The exercise
Echo the data below word for word, beginning at the line that contains "Looking at this image, which of point (324, 144)" and continuing through the last line of the data.

-- start of Entries provided --

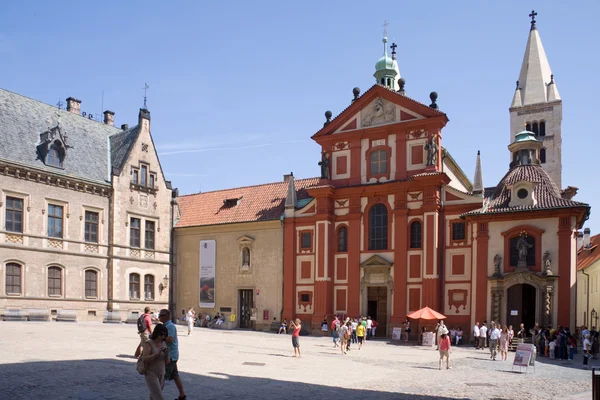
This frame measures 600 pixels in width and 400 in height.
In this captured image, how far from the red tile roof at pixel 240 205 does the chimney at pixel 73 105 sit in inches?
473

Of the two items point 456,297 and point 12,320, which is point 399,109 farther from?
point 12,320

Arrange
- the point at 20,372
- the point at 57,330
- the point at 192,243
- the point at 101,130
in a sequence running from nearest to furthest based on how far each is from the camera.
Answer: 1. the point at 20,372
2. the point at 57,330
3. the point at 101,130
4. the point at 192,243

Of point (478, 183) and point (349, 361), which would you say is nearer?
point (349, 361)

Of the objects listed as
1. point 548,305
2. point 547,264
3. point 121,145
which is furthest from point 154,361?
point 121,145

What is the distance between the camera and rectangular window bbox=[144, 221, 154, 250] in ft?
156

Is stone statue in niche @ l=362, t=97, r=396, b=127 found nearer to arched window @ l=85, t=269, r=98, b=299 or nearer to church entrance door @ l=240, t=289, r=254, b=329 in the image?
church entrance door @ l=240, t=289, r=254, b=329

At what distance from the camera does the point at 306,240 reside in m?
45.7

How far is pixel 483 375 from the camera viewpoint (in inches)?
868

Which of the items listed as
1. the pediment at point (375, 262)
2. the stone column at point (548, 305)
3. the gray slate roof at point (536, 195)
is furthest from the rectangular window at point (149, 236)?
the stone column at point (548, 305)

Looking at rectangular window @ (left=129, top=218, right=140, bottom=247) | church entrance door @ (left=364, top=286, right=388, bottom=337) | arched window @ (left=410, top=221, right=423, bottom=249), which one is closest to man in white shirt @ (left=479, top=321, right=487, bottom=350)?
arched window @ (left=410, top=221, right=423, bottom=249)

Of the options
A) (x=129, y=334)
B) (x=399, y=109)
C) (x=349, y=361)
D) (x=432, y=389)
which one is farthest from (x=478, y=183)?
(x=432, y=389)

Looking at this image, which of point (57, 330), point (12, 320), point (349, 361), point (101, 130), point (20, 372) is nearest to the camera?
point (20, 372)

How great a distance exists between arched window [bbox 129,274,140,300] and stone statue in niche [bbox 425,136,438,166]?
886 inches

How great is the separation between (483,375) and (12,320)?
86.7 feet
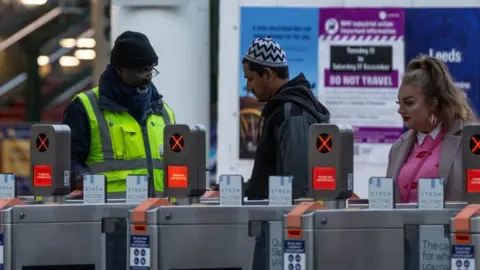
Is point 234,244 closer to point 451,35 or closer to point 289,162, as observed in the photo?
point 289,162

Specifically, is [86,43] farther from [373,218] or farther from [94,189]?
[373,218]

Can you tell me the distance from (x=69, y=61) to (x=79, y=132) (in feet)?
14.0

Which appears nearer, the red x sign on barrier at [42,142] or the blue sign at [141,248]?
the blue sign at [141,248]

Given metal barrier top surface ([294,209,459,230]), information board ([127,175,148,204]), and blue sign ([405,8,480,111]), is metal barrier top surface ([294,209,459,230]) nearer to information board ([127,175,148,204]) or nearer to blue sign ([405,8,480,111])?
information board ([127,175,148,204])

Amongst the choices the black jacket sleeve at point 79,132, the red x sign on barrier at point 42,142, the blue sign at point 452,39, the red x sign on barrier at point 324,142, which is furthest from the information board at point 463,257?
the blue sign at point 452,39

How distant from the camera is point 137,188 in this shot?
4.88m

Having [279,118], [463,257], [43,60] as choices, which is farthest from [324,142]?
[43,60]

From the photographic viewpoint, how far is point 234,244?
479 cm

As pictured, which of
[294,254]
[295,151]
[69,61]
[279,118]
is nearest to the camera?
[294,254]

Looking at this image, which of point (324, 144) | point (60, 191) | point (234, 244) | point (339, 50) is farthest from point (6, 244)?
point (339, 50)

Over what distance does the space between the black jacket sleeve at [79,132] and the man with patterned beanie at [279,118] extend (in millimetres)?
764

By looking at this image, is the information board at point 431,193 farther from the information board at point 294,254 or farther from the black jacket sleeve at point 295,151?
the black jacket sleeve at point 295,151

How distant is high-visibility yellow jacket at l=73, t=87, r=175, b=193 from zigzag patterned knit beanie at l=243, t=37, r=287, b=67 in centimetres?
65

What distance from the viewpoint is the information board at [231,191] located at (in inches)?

-- end of Entries provided --

Final result
Looking at this image, which of point (324, 144) | point (60, 191) | point (234, 244) | point (339, 50) is farthest from point (6, 244)?
point (339, 50)

Over what distance does the space between the black jacket sleeve at [79,132] and the man with patterned beanie at [279,118] extend (in millimetres)?
764

By looking at this image, is the information board at point 431,193 farther from the information board at point 294,254 or farther from the black jacket sleeve at point 295,151?
the black jacket sleeve at point 295,151

How distant is high-visibility yellow jacket at l=73, t=87, r=175, b=193 from zigzag patterned knit beanie at l=243, t=37, r=287, b=67 in centimetres?
65

What distance from the viewpoint is the information board at [231,191] located at (in inches)?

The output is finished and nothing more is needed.